I spoke to Gabe this morning. He’s in Indiana, enjoying his day off of work by borrowing his grandfather’s car and taking his younger brother to the movie. X-men.
“Are you excited for your trip?” He asked me.
“Meh. Yeah, I’m excited a bit, but I’m going to miss you guys.”
“🙂 We’ll miss you too, but we’re glad knowing that you’re off having an adventure,” he replied.
And it occurred to me that that’s one of the things I love most about our family: We love each other to pieces. We spend more time than average together (Tony has worked from home since Gabe was 6 months old, none of the kids know what it is like to have a parent who attends a job, we eat three meals a day together most of the time and we travel like crazy people). But we allow each other the space to be our own people and have our own adventures. I love that. For my kids, who are now launching in their own directions, and for myself, who sometimes just really needs to take a walk. Open-handed, fierce love and mutual encouragement to chase dreams, that’s what we’re doing over here.

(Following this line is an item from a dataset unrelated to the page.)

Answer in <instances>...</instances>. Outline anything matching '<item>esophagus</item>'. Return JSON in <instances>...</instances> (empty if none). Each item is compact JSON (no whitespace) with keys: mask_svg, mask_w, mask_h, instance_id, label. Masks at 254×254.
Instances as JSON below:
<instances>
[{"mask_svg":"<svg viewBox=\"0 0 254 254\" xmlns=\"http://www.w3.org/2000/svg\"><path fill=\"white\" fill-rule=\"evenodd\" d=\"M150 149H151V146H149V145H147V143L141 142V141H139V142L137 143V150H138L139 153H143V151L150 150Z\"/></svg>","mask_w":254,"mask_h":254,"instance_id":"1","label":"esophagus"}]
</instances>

That said, Tony doesn’t like it when I’m gone.
Not because I’m not around to cook meals, do laundry and wrangle kids; he does all of those things as well and as frequently as I do. He hates me being gone because neither of us sleep that well alone and when I’m away it’s a bit quieter than it should be, and he worries. He doesn’t worry that I’m not going to be okay, or that something bad will happen.
He worries more that he won’t be there to take care of me in the ways he likes to. He likes adventuring together more than he likes adventuring apart. So do I, most of the time. He knows this about me. He knows that I need space sometimes. He knows that I occasionally get a wild hair and want to take off on my own. Instead of getting disgruntled about that, he sends stuff with me, little pieces of himself: a bell I wear around my neck, notes to keep me encouraged, a solar panel so that I don’t have to fight for charging space, bank cards with plenty of money on them, just in case. Last night he gave me a rock. Two rocks, actually: one to leave at a certain point on the trail. A second rock for protection. It’s a little piece of quartz that a crazy hippie guy gave us and swore was protective for our journey. Neither of us buy that voodoo, and we had a good laugh around the tears of the significance of the other rock.
After twenty-some years together, more than half of both of our lives, we carry one another no matter where we go, or what we do. Having lived through some of what surely must have been the best years of our lives together, and having weathered some of the worst, the beginning of our third decade together finds us peaceful. We are beginning, just beginning, mind you, to understand what it means to love. There has been much we’ve both had to learn to let go. We’ve stood on the cliff’s edge of bottomless pits of both despair and possibility and had to learn when to hold hands and make the leap and when to walk quietly along the rim until a safe place is found to build a bridge. Bridge building is hard work, but a well made span reaches across generations of benefit. That’s something I try to remember.
Tomorrow I’ll celebrate by leaving. Today I’ll celebrate by remembering all of the reasons we’re still here.